___ Source extract

Periods of sobriety were interrupted, again and again, by disastrous lapses. She’d been drunk-driving the wrong way on a freeway exit the night she met her future husband. He was the road construction flagger who waved her to stop. They got married and had a son, William, but things unraveled when they both started using crack cocaine. “We lost everything,” she says. “We were living in motels.”

With help from their Mormon church community, they got clean and stayed sober for five years. “We were doing everything right,” Khadija says. “We were blessed with a beautiful home in west Seattle, overlooking Puget Sound. The water, the sunset, the mountains…”

And then they relapsed.

Undiagnosed bipolar disease, she later learned, played a role in her substance abuse. Bouts of lethargy would suddenly give way to euphoria. “One day, I’d just wake up and want to conquer the world,” she says, leading to a rush of risky behavior. “It’s taken a long time, but I’ve gotten the help that I need. I’m on bipolar meds now.”

______

Instructions:
(a) In the passage on Khadija's addiction, copy everything between "Periods of sobriety" and "then they relapsed.", inclusive, switching "freeway" to "highway".
(b) According to the passage on Khadija's addiction, what job did her future husband have when they met?
(c) Write the next part of the passage on Khadija's addiction, picking up after its final sentence.

___ Data extract

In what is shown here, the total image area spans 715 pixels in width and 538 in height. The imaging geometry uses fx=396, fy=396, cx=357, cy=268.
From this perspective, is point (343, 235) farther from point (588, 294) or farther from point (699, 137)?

______

Answers for the tasks:
(a)
Periods of sobriety were interrupted, again and again, by disastrous lapses. She’d been drunk-driving the wrong way on a highway exit the night she met her future husband. He was the road construction flagger who waved her to stop. They got married and had a son, William, but things unraveled when they both started using crack cocaine. “We lost everything,” she says. “We were living in motels.”

With help from their Mormon church community, they got clean and stayed sober for five years. “We were doing everything right,” Khadija says. “We were blessed with a beautiful home in west Seattle, overlooking Puget Sound. The water, the sunset, the mountains…”

And then they relapsed.

(b) He was a road construction flagger.

(c)
Her marriage didn’t survive the ups and downs, and in 2016 Khadija left Seattle for good. She checked into an inpatient treatment facility in Palm Springs. When she got out, she went right back to partying.

“I was all over LA being crazy. It took four rehabs: that’s how out-of-control I was.” After nearly four months in a Culver City inpatient rehab, she transitioned to a Venice-based sober living program. That’s when she discovered she was five months pregnant with Cana. Her IUD had failed, and she’d long ago lost the father’s phone number.

Again, Khadija cleaned herself up, and she has stayed clean ever since. When the baby arrived, they moved into the San Fernando Valley Rescue Mission. She got a job as a food server at Izzy’s Deli in Santa Monica. She switched to Snug Harbor in 2019, where she remains a full-time waitress. She also was moonlighting as a pharmacy assistant at CVS, but was laid off as the pandemic landed. By then, she was in her second year at SMC.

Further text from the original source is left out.